Subsection (1) of the proposed new clause would impose a new quarterly reporting obligation on the responsible commander to report to the Minister in order that she can report to Parliament. The report need not be long—it can be quite short—but it must include the basic statistics outlined in the amendment.
Proposed new subsection (2) goes a little further. So that we can make sense of the report in proposed new subsection (1) and to promote the principles of transparency and accountability to which, no doubt, the MoD is committed, the report must include three key sets of documents: a copy of the relevant civilian casualty review procedure; working definitions of the
terms “casualty” and “combatant” and the standard operating procedures in place to enable the review of reports of civilian casualties. Most of these terms are drawn from the ISAF model used in Afghanistan and do not come from the MoD commitment in relation to the mission against Daesh.
Several parliamentary Questions have been tabled in the House of Commons which suggest that a policy or procedure is under way, or at least is at an advanced stage of development. For example, the Minister for the Armed Forces has said that the Ministry will “analyse the risks” in any potential air strike in advance and,
“every strike is subject to careful post-mission scrutiny”.

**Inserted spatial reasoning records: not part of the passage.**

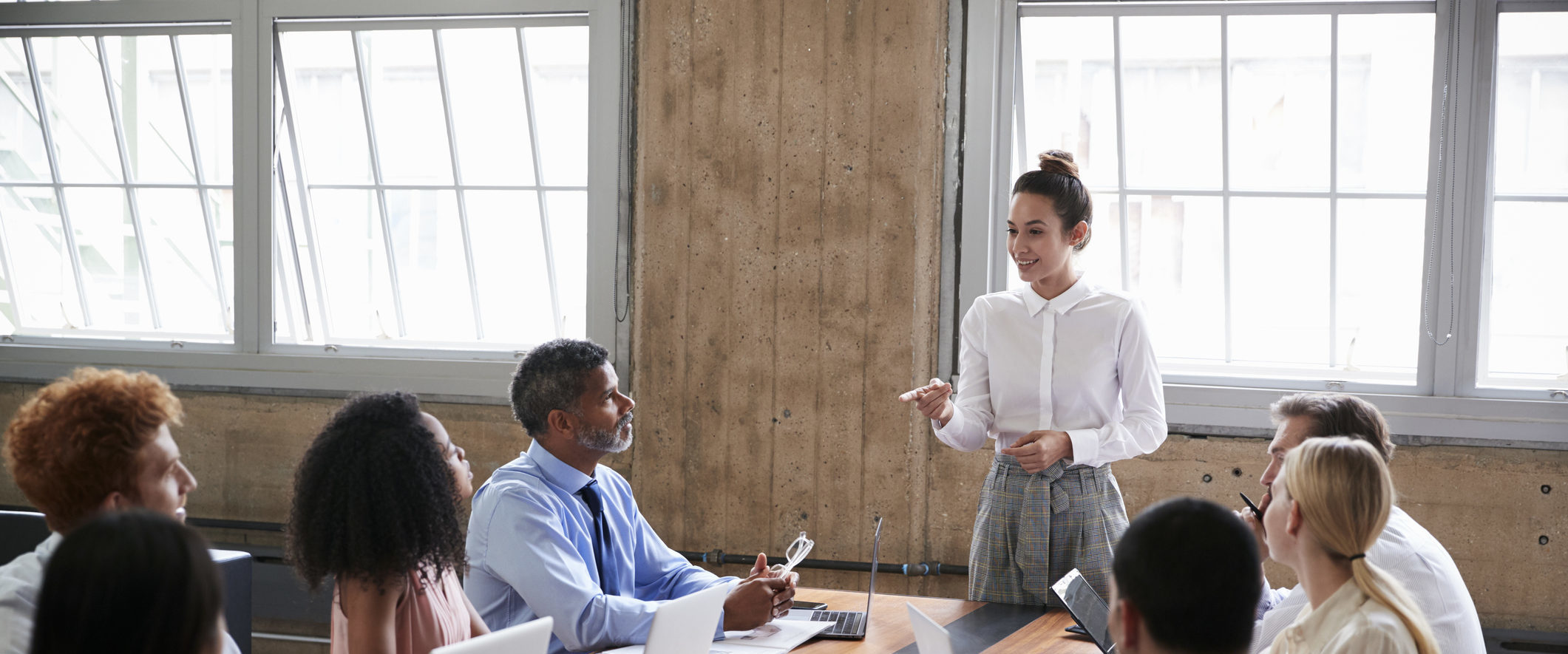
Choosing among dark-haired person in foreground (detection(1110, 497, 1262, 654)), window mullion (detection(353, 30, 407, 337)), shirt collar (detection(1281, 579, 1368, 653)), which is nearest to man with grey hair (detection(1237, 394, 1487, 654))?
shirt collar (detection(1281, 579, 1368, 653))

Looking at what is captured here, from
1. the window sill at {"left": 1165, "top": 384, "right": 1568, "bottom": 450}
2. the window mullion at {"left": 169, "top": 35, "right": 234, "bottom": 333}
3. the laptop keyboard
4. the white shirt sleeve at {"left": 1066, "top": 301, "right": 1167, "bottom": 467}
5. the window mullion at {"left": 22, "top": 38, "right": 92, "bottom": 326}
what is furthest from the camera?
the window mullion at {"left": 22, "top": 38, "right": 92, "bottom": 326}

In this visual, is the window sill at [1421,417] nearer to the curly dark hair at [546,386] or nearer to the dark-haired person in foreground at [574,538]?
the dark-haired person in foreground at [574,538]

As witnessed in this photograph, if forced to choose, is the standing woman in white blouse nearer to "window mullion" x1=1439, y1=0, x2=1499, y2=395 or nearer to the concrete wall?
the concrete wall

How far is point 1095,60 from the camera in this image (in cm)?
389

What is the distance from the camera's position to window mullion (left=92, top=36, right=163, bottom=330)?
472 centimetres

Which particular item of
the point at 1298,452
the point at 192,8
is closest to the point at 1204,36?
the point at 1298,452

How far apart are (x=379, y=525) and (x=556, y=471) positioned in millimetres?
720

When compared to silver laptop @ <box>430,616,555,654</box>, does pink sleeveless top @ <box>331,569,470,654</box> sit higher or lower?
lower

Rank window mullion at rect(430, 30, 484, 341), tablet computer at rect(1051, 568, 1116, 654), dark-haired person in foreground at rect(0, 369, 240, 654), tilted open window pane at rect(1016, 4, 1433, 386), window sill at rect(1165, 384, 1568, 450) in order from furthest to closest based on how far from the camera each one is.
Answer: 1. window mullion at rect(430, 30, 484, 341)
2. tilted open window pane at rect(1016, 4, 1433, 386)
3. window sill at rect(1165, 384, 1568, 450)
4. tablet computer at rect(1051, 568, 1116, 654)
5. dark-haired person in foreground at rect(0, 369, 240, 654)

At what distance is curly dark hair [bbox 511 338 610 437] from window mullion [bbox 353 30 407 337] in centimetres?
237

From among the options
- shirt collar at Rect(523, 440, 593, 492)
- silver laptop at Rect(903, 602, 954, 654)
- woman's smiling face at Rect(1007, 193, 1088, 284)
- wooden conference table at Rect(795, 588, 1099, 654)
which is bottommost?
wooden conference table at Rect(795, 588, 1099, 654)

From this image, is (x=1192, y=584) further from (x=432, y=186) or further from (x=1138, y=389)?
(x=432, y=186)

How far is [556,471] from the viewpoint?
234 cm

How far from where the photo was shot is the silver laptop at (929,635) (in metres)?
1.61
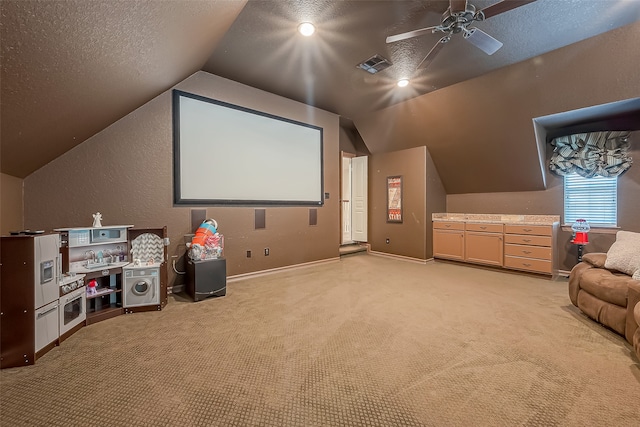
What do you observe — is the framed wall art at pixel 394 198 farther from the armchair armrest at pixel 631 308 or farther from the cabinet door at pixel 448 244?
the armchair armrest at pixel 631 308

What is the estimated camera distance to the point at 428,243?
17.9 feet

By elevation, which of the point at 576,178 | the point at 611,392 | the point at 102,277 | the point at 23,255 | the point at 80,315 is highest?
the point at 576,178

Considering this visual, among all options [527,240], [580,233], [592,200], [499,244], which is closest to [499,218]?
[499,244]

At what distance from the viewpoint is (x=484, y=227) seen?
4.88 meters

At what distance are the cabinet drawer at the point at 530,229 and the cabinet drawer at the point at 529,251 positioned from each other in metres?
0.23

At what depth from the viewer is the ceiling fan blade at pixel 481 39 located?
2.40m

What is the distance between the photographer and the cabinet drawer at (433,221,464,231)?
518 centimetres

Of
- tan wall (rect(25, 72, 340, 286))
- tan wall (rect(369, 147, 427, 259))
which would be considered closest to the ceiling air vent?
tan wall (rect(25, 72, 340, 286))

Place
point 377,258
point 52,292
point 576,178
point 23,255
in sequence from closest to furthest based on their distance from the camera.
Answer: point 23,255
point 52,292
point 576,178
point 377,258

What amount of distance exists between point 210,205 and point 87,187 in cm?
135

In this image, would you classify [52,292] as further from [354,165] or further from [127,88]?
[354,165]

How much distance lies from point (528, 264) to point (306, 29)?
4.84m

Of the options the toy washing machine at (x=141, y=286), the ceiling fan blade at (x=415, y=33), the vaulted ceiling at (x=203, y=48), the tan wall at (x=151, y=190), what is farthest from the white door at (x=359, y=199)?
the toy washing machine at (x=141, y=286)

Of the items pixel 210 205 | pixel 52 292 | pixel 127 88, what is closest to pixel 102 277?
pixel 52 292
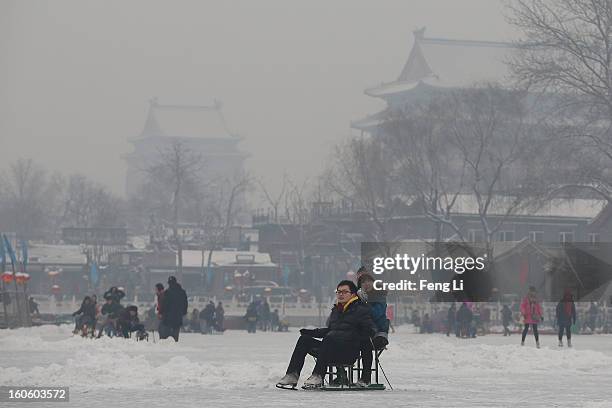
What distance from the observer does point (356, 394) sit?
606 inches

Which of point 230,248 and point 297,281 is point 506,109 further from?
point 230,248

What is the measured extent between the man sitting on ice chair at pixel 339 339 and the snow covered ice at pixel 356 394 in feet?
0.69

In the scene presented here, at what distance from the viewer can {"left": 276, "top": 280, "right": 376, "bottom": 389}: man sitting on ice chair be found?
50.9 ft

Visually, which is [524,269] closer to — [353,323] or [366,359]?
[366,359]

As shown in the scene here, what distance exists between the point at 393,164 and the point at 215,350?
41.8 m

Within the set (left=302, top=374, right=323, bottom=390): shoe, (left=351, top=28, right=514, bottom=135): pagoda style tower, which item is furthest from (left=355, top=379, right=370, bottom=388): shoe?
(left=351, top=28, right=514, bottom=135): pagoda style tower

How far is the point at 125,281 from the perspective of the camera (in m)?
81.2

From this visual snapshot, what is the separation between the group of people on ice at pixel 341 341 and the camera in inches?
611

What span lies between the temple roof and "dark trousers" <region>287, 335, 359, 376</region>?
109202 millimetres

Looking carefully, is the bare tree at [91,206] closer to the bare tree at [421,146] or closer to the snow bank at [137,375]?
the bare tree at [421,146]

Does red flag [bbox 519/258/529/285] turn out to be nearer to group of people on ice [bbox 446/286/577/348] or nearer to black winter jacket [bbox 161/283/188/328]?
group of people on ice [bbox 446/286/577/348]

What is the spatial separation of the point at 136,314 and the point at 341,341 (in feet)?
48.9
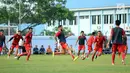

However, it seems likely that the information I am seeking already exists, although possibly under a different or updated name. I would welcome my noble friend’s clarification on this point.
5.30 pm
Proposed new subsection (3) makes it clear that the air strikes carried out by UK personnel in the UK Reaper Squadrons 13 and 3, those at RAF Waddington and at Creech Air Force Base in Nevada are caught by the term “UK deployment”. This should reflect an up-to-date interpretation of the parliamentary convention requiring a debate in circumstances when we become involved in a conflict or potential conflict situation. The term “deployment” should not overlook RAF drone operators in Lincolnshire or elsewhere.
To conclude, the evolving nature of modern remote warfare puts new temptations and demands on us. Remote warfare makes our obligations to civilian casualties harder and, perhaps, more important to honour. The UN Special Rapporteur Ben Emmerson has said that,
“in any case in which civilians have been, or appear to have been, killed, there is an obligation on the State responsible to conduct a prompt, independent and impartial fact-finding inquiry and to provide a detailed public explanation”.
General McChrystal, the US commander in Afghanistan, told a conference on 25 November last year that the advanced capabilities inherent in drones operated remotely could cause decision-makers to lower the threshold for intervention and make it less likely that the second or third order effects are considered properly. A clear and transparent casualty review procedure reflecting the highest standards of British practice and international law may be one way to understand and counter the second and third order dangers referred to by General McChrystal. I suggest that these issues deserve careful consideration about how we implement this obligation in current and future remote wars and how we might best encourage our partner states to do the same. I look forward to my noble friend’s response and I beg to move Amendment 22A.